# Supplied passage
+--

Title: Inhibition of Tumor Cell Invasiveness by Chemically Modified Tetracyclines
Volume: 8
Issue: 3
Author(s): Y. Gu, M. H. Lee, J. E. Roemer, L. Musacchia, M. L. Golub and R. S. Simon
Affiliation:
Keywords:
Tumor invasive, modified tetracyclines, colo 205, matrix metalloprotinases, plasma proteinases, multiwell microplates, zymographic analysis, radiolabeled ECM, chromogenic coupled enzyme assay, casein impregnated gels, immunoreactive MMP 1, Densitometric scans
Abstract: COLO 205 is a cell line derived from a human colon carcinoma with high degradative activity towards extracellular matrix (ECM). It has been shown that COLO 205 cells produce matrix metalloproteinases (MMPs). MMPs are a family of enzymes known to degrade components of the ECM and have been implicated in tumor invasion. In the present study, we have analyzed the multiple effects of chemically modified tetracyclines (CMTs) on the expression and activity of MMPs secreted by COLO 205 cells in vitro with the aim of evaluating these compounds for potential use in management of invasive tumors. Because COLO 205 cells can degrade an interstitial ECM in serum-free medium in vitro, we have been able to compare the effects of the tetracyclines on this measure of invasive activity with their effects on proteinase expression and activity. We demonstrate here that one of the chemically modified tetracyclines, 6-deoxy-6-demethyl- 4-de(dimethylamino)tetracycline (CMT-3) can effectively inhibit ECM degradation mediated by COLO 205 cells or their conditioned medium. Gelatin zymography and immunoblots show that CMT-3 has the ability to inhibit release of MMP-2 into conditioned medium as well as to inhibit MMP-2 gelatinolytic activity, which correlates with the results from ECM degradation assays. On the basis of our findings with COLO 205 cells we have expanded our evaluation of the tetracyclines to include effects on a genetically engineered line of MDA-MB-231 breast tumor cells overexpressing MMP-9 at levels over tenfold those of the parent cell line, and on three human prostate tumor cell lines, LNCaP, DU-145, and PC-3. We show here that CMT-3 displays multiple modes of action inhibiting MMP activity, reducing levels of MMP expression, and exhibiting selective cytotoxicity towards some of the tumor cell lines.

+--

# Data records
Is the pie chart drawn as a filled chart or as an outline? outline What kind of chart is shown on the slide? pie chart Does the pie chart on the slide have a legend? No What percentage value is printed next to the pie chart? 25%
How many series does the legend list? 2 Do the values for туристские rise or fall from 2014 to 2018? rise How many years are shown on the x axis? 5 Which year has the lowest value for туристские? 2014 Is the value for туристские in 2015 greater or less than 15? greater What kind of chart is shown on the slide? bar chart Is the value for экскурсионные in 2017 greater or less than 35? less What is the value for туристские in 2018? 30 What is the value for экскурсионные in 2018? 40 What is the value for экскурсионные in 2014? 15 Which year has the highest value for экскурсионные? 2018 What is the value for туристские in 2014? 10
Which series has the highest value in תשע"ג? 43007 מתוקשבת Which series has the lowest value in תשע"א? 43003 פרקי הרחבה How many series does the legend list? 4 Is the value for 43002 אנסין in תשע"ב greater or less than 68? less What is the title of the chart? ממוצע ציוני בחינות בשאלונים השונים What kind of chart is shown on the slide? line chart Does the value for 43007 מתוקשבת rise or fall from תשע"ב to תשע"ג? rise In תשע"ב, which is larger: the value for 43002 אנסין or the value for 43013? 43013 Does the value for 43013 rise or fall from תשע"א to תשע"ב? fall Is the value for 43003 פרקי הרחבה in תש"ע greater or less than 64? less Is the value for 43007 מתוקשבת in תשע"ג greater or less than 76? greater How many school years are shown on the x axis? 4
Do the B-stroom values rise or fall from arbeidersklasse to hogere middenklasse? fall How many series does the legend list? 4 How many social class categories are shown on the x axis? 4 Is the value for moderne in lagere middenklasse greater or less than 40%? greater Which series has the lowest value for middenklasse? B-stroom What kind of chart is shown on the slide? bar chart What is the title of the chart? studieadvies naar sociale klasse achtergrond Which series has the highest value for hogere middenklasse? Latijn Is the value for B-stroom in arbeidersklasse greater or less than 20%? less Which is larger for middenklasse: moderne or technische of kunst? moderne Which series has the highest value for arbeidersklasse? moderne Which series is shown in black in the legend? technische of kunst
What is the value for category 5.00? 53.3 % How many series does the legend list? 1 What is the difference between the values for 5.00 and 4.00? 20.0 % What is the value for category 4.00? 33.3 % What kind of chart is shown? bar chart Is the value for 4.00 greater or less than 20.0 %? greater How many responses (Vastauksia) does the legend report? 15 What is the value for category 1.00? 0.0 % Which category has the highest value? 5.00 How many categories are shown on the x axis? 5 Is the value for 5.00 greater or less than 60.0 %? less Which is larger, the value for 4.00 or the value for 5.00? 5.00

+--

How would you put this sentence from the tetracycline abstract into Spanish: "It has been shown that COLO 205 cells produce matrix metalloproteinases (MMPs)."? Work from the tetracycline abstract alone.

# Response area
Se ha demostrado que las células COLO 205 producen metaloproteinasas de matriz (MMP).